● **Text passage**
-- Start --

The pattern of traces and gaps on screen did not change when the horizontal scale or offset was changed, which suggested that the issue was with displaying the waveform rather than acquiring it. Each of the sections of visible trace was not a continuous piece of the original waveform, but instead consisted of four sub-sections, each taken from different parts of the original waveform. Each of these sections consisted of 8 pixels. The pattern of trace sections followed by a gap repeats 8 times, so 8 * (4 sections trace + 4 sections gap) * (8 pixels per section) gives a total of 512 pixels. This correlates pretty closely with the specs (500 pixel waveform area).

To get a clearer image of what exactly was being displayed, I connected the input channel to the scope's calibration output and adjusted the horizontal scale such that, if the scope were working, only one rising edge would be visible on the screen. Since the trigger point indicator was still visible on screen, I knew where the rising edge should be located and could compare it to where it was actually visible. In the animation below, the alternating light and dark strips indicate the horizontal sections of 8 pixels each.

Looking at the leftmost group of 4 sections, we can see that when the edge is visible in section n, the trigger point is located in section n*17:

If we write the numbers out in binary, we can see a possible mechanism for this issue (the sections marked in red are out of range and thus appear as gaps in the trace on screen):
Physical #Displayed #
DecimalBinary (LSB first)DecimalBinary (LSB first)
0000000000 000
11000171000 100
20100340100 010
31100511100 110
40010680010 001
51010851010 101
601101020110 011
711101191110 111
8000180001 000
90001251001 100

From the table, it is apparent that the lower 4 bits of the section number are being duplicated on the upper bits. This is due to the way the data is stored and retrieved from the waveform buffer. The waveform buffer consists of a 2k by 16 bit SRAM array, an address multiplexer, and an address counter. The address counter consists of three 74F161 4-bit counters chained together into a 12 bit counter, though only the first 11 bits are used.

-- End --

● **Problems to solve**
[1] From the passage on the oscilloscope display fault, reproduce verbatim the portion between "0000000000 000" and "bits are used.", inclusive.
[2] According to the passage on the oscilloscope display fault, what components make up the waveform buffer?

● **Provided data**
-- Start --

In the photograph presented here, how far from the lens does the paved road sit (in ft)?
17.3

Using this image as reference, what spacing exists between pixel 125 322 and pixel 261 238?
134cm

-- End --

● **Task-by-task outputs**
[1]
0000000000 000
11000171000 100
20100340100 010
31100511100 110
40010680010 001
51010851010 101
601101020110 011
711101191110 111
8000180001 000
90001251001 100

From the table, it is apparent that the lower 4 bits of the section number are being duplicated on the upper bits. This is due to the way the data is stored and retrieved from the waveform buffer. The waveform buffer consists of a 2k by 16 bit SRAM array, an address multiplexer, and an address counter. The address counter consists of three 74F161 4-bit counters chained together into a 12 bit counter, though only the first 11 bits are used.

[2] A 2k by 16 bit SRAM array, an address multiplexer, and an address counter.